▶ _To do_
Please collect every line of the data below that contains the string "list", treating uppercase and lowercase as different.

— START —

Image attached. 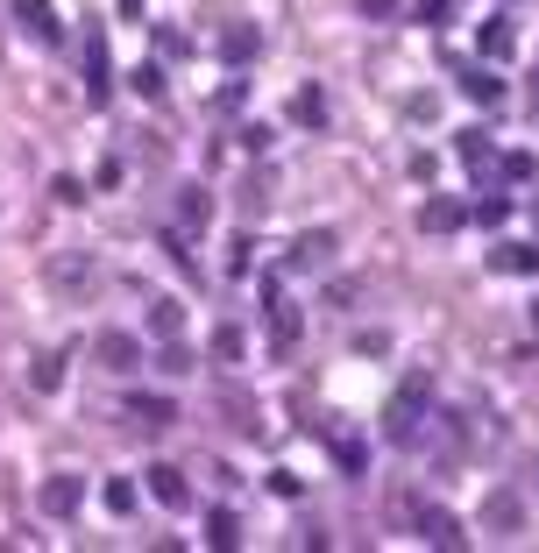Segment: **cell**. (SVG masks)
Returning a JSON list of instances; mask_svg holds the SVG:
<instances>
[{
  "mask_svg": "<svg viewBox=\"0 0 539 553\" xmlns=\"http://www.w3.org/2000/svg\"><path fill=\"white\" fill-rule=\"evenodd\" d=\"M426 405H433V376H405V390L391 398V412H383V440H419V426H426Z\"/></svg>",
  "mask_w": 539,
  "mask_h": 553,
  "instance_id": "1",
  "label": "cell"
},
{
  "mask_svg": "<svg viewBox=\"0 0 539 553\" xmlns=\"http://www.w3.org/2000/svg\"><path fill=\"white\" fill-rule=\"evenodd\" d=\"M149 497H157L164 511H185V504H192V483L178 476L171 461H157V468H149Z\"/></svg>",
  "mask_w": 539,
  "mask_h": 553,
  "instance_id": "2",
  "label": "cell"
},
{
  "mask_svg": "<svg viewBox=\"0 0 539 553\" xmlns=\"http://www.w3.org/2000/svg\"><path fill=\"white\" fill-rule=\"evenodd\" d=\"M412 518H419V532H426L433 546H461V539H469V532H461V518H454V511H440V504H419Z\"/></svg>",
  "mask_w": 539,
  "mask_h": 553,
  "instance_id": "3",
  "label": "cell"
},
{
  "mask_svg": "<svg viewBox=\"0 0 539 553\" xmlns=\"http://www.w3.org/2000/svg\"><path fill=\"white\" fill-rule=\"evenodd\" d=\"M79 497H86V490H79V476H50L36 504H43L50 518H71V511H79Z\"/></svg>",
  "mask_w": 539,
  "mask_h": 553,
  "instance_id": "4",
  "label": "cell"
},
{
  "mask_svg": "<svg viewBox=\"0 0 539 553\" xmlns=\"http://www.w3.org/2000/svg\"><path fill=\"white\" fill-rule=\"evenodd\" d=\"M461 220H469V213H461V199H426V206H419V227H426V234H447V227H461Z\"/></svg>",
  "mask_w": 539,
  "mask_h": 553,
  "instance_id": "5",
  "label": "cell"
},
{
  "mask_svg": "<svg viewBox=\"0 0 539 553\" xmlns=\"http://www.w3.org/2000/svg\"><path fill=\"white\" fill-rule=\"evenodd\" d=\"M100 362H107L114 376H128V369H142V362H135V334H100Z\"/></svg>",
  "mask_w": 539,
  "mask_h": 553,
  "instance_id": "6",
  "label": "cell"
},
{
  "mask_svg": "<svg viewBox=\"0 0 539 553\" xmlns=\"http://www.w3.org/2000/svg\"><path fill=\"white\" fill-rule=\"evenodd\" d=\"M50 284H57V291H86V284H93V263H86V256H64V263H50Z\"/></svg>",
  "mask_w": 539,
  "mask_h": 553,
  "instance_id": "7",
  "label": "cell"
},
{
  "mask_svg": "<svg viewBox=\"0 0 539 553\" xmlns=\"http://www.w3.org/2000/svg\"><path fill=\"white\" fill-rule=\"evenodd\" d=\"M327 256H334V234H305V242L291 249V270H320Z\"/></svg>",
  "mask_w": 539,
  "mask_h": 553,
  "instance_id": "8",
  "label": "cell"
},
{
  "mask_svg": "<svg viewBox=\"0 0 539 553\" xmlns=\"http://www.w3.org/2000/svg\"><path fill=\"white\" fill-rule=\"evenodd\" d=\"M206 213H213L206 185H185V192H178V220H185V234H192V227H206Z\"/></svg>",
  "mask_w": 539,
  "mask_h": 553,
  "instance_id": "9",
  "label": "cell"
},
{
  "mask_svg": "<svg viewBox=\"0 0 539 553\" xmlns=\"http://www.w3.org/2000/svg\"><path fill=\"white\" fill-rule=\"evenodd\" d=\"M483 518H490V525H497V532H518V525H525V504H518V497H511V490H497V497H490V511H483Z\"/></svg>",
  "mask_w": 539,
  "mask_h": 553,
  "instance_id": "10",
  "label": "cell"
},
{
  "mask_svg": "<svg viewBox=\"0 0 539 553\" xmlns=\"http://www.w3.org/2000/svg\"><path fill=\"white\" fill-rule=\"evenodd\" d=\"M490 270H504V277H532V270H539V249H511V242H504V249L490 256Z\"/></svg>",
  "mask_w": 539,
  "mask_h": 553,
  "instance_id": "11",
  "label": "cell"
},
{
  "mask_svg": "<svg viewBox=\"0 0 539 553\" xmlns=\"http://www.w3.org/2000/svg\"><path fill=\"white\" fill-rule=\"evenodd\" d=\"M256 43H263L256 29H220V57H227V64H249V57H256Z\"/></svg>",
  "mask_w": 539,
  "mask_h": 553,
  "instance_id": "12",
  "label": "cell"
},
{
  "mask_svg": "<svg viewBox=\"0 0 539 553\" xmlns=\"http://www.w3.org/2000/svg\"><path fill=\"white\" fill-rule=\"evenodd\" d=\"M128 412H135L142 426H171V419H178V405H171V398H142V390L128 398Z\"/></svg>",
  "mask_w": 539,
  "mask_h": 553,
  "instance_id": "13",
  "label": "cell"
},
{
  "mask_svg": "<svg viewBox=\"0 0 539 553\" xmlns=\"http://www.w3.org/2000/svg\"><path fill=\"white\" fill-rule=\"evenodd\" d=\"M86 86H93V100H107V43L100 36L86 43Z\"/></svg>",
  "mask_w": 539,
  "mask_h": 553,
  "instance_id": "14",
  "label": "cell"
},
{
  "mask_svg": "<svg viewBox=\"0 0 539 553\" xmlns=\"http://www.w3.org/2000/svg\"><path fill=\"white\" fill-rule=\"evenodd\" d=\"M461 93H469V100H483V107H497V100H504V86H497L490 71H469V78H461Z\"/></svg>",
  "mask_w": 539,
  "mask_h": 553,
  "instance_id": "15",
  "label": "cell"
},
{
  "mask_svg": "<svg viewBox=\"0 0 539 553\" xmlns=\"http://www.w3.org/2000/svg\"><path fill=\"white\" fill-rule=\"evenodd\" d=\"M149 327H157L164 341H178V334H185V305H171V298H164L157 312H149Z\"/></svg>",
  "mask_w": 539,
  "mask_h": 553,
  "instance_id": "16",
  "label": "cell"
},
{
  "mask_svg": "<svg viewBox=\"0 0 539 553\" xmlns=\"http://www.w3.org/2000/svg\"><path fill=\"white\" fill-rule=\"evenodd\" d=\"M29 383H36V390H57V383H64V355H36Z\"/></svg>",
  "mask_w": 539,
  "mask_h": 553,
  "instance_id": "17",
  "label": "cell"
},
{
  "mask_svg": "<svg viewBox=\"0 0 539 553\" xmlns=\"http://www.w3.org/2000/svg\"><path fill=\"white\" fill-rule=\"evenodd\" d=\"M157 369H164V376H192L199 362H192V348H178V341H171V348L157 355Z\"/></svg>",
  "mask_w": 539,
  "mask_h": 553,
  "instance_id": "18",
  "label": "cell"
},
{
  "mask_svg": "<svg viewBox=\"0 0 539 553\" xmlns=\"http://www.w3.org/2000/svg\"><path fill=\"white\" fill-rule=\"evenodd\" d=\"M213 362H242V327H220L213 334Z\"/></svg>",
  "mask_w": 539,
  "mask_h": 553,
  "instance_id": "19",
  "label": "cell"
},
{
  "mask_svg": "<svg viewBox=\"0 0 539 553\" xmlns=\"http://www.w3.org/2000/svg\"><path fill=\"white\" fill-rule=\"evenodd\" d=\"M206 539H213V546H235V539H242V525H235V518H227V511H213V525H206Z\"/></svg>",
  "mask_w": 539,
  "mask_h": 553,
  "instance_id": "20",
  "label": "cell"
},
{
  "mask_svg": "<svg viewBox=\"0 0 539 553\" xmlns=\"http://www.w3.org/2000/svg\"><path fill=\"white\" fill-rule=\"evenodd\" d=\"M22 22H29L36 36H57V22H50V8H43V0H22Z\"/></svg>",
  "mask_w": 539,
  "mask_h": 553,
  "instance_id": "21",
  "label": "cell"
},
{
  "mask_svg": "<svg viewBox=\"0 0 539 553\" xmlns=\"http://www.w3.org/2000/svg\"><path fill=\"white\" fill-rule=\"evenodd\" d=\"M107 511H114V518H121V511H135V483H121V476H114V483H107Z\"/></svg>",
  "mask_w": 539,
  "mask_h": 553,
  "instance_id": "22",
  "label": "cell"
},
{
  "mask_svg": "<svg viewBox=\"0 0 539 553\" xmlns=\"http://www.w3.org/2000/svg\"><path fill=\"white\" fill-rule=\"evenodd\" d=\"M483 50H490V57H504V50H511V29H504V22H490V29H483Z\"/></svg>",
  "mask_w": 539,
  "mask_h": 553,
  "instance_id": "23",
  "label": "cell"
},
{
  "mask_svg": "<svg viewBox=\"0 0 539 553\" xmlns=\"http://www.w3.org/2000/svg\"><path fill=\"white\" fill-rule=\"evenodd\" d=\"M461 156H469V164H490V142H483V135L469 128V135H461Z\"/></svg>",
  "mask_w": 539,
  "mask_h": 553,
  "instance_id": "24",
  "label": "cell"
},
{
  "mask_svg": "<svg viewBox=\"0 0 539 553\" xmlns=\"http://www.w3.org/2000/svg\"><path fill=\"white\" fill-rule=\"evenodd\" d=\"M135 8H142V0H121V15H135Z\"/></svg>",
  "mask_w": 539,
  "mask_h": 553,
  "instance_id": "25",
  "label": "cell"
},
{
  "mask_svg": "<svg viewBox=\"0 0 539 553\" xmlns=\"http://www.w3.org/2000/svg\"><path fill=\"white\" fill-rule=\"evenodd\" d=\"M532 490H539V454H532Z\"/></svg>",
  "mask_w": 539,
  "mask_h": 553,
  "instance_id": "26",
  "label": "cell"
}]
</instances>
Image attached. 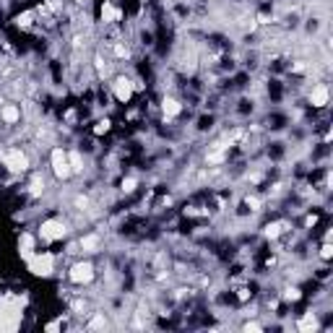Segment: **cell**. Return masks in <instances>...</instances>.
I'll use <instances>...</instances> for the list:
<instances>
[{"instance_id": "6da1fadb", "label": "cell", "mask_w": 333, "mask_h": 333, "mask_svg": "<svg viewBox=\"0 0 333 333\" xmlns=\"http://www.w3.org/2000/svg\"><path fill=\"white\" fill-rule=\"evenodd\" d=\"M92 276H94V268H92V263H76L73 268H71V281H76V284L92 281Z\"/></svg>"}, {"instance_id": "7a4b0ae2", "label": "cell", "mask_w": 333, "mask_h": 333, "mask_svg": "<svg viewBox=\"0 0 333 333\" xmlns=\"http://www.w3.org/2000/svg\"><path fill=\"white\" fill-rule=\"evenodd\" d=\"M52 167H55V174H57V177H68V174H71V162H68V157H65L60 148L52 151Z\"/></svg>"}, {"instance_id": "3957f363", "label": "cell", "mask_w": 333, "mask_h": 333, "mask_svg": "<svg viewBox=\"0 0 333 333\" xmlns=\"http://www.w3.org/2000/svg\"><path fill=\"white\" fill-rule=\"evenodd\" d=\"M39 232H42V237H44V239H57V237H63V234H65V227L60 224V221H44Z\"/></svg>"}, {"instance_id": "277c9868", "label": "cell", "mask_w": 333, "mask_h": 333, "mask_svg": "<svg viewBox=\"0 0 333 333\" xmlns=\"http://www.w3.org/2000/svg\"><path fill=\"white\" fill-rule=\"evenodd\" d=\"M115 94H117L120 102H128L130 94H133V83H130L128 78H117V81H115Z\"/></svg>"}, {"instance_id": "5b68a950", "label": "cell", "mask_w": 333, "mask_h": 333, "mask_svg": "<svg viewBox=\"0 0 333 333\" xmlns=\"http://www.w3.org/2000/svg\"><path fill=\"white\" fill-rule=\"evenodd\" d=\"M6 162H8V167L11 169H26V157H24V154H21L18 148H13L11 154H8V157H6Z\"/></svg>"}, {"instance_id": "8992f818", "label": "cell", "mask_w": 333, "mask_h": 333, "mask_svg": "<svg viewBox=\"0 0 333 333\" xmlns=\"http://www.w3.org/2000/svg\"><path fill=\"white\" fill-rule=\"evenodd\" d=\"M313 104H315V107H325V104H328V86H325V83L315 86V92H313Z\"/></svg>"}, {"instance_id": "52a82bcc", "label": "cell", "mask_w": 333, "mask_h": 333, "mask_svg": "<svg viewBox=\"0 0 333 333\" xmlns=\"http://www.w3.org/2000/svg\"><path fill=\"white\" fill-rule=\"evenodd\" d=\"M0 117H3V120H6L8 125H13V123H16V120L21 117V112H18V109H16L13 104H6L3 109H0Z\"/></svg>"}, {"instance_id": "ba28073f", "label": "cell", "mask_w": 333, "mask_h": 333, "mask_svg": "<svg viewBox=\"0 0 333 333\" xmlns=\"http://www.w3.org/2000/svg\"><path fill=\"white\" fill-rule=\"evenodd\" d=\"M177 112H180V102H174V99H164V115H167V117H174Z\"/></svg>"}, {"instance_id": "9c48e42d", "label": "cell", "mask_w": 333, "mask_h": 333, "mask_svg": "<svg viewBox=\"0 0 333 333\" xmlns=\"http://www.w3.org/2000/svg\"><path fill=\"white\" fill-rule=\"evenodd\" d=\"M320 258H323V260H328V258H330V245H323V250H320Z\"/></svg>"}]
</instances>
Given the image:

— END —

▶ _Answer to this exercise_
Returning a JSON list of instances; mask_svg holds the SVG:
I'll use <instances>...</instances> for the list:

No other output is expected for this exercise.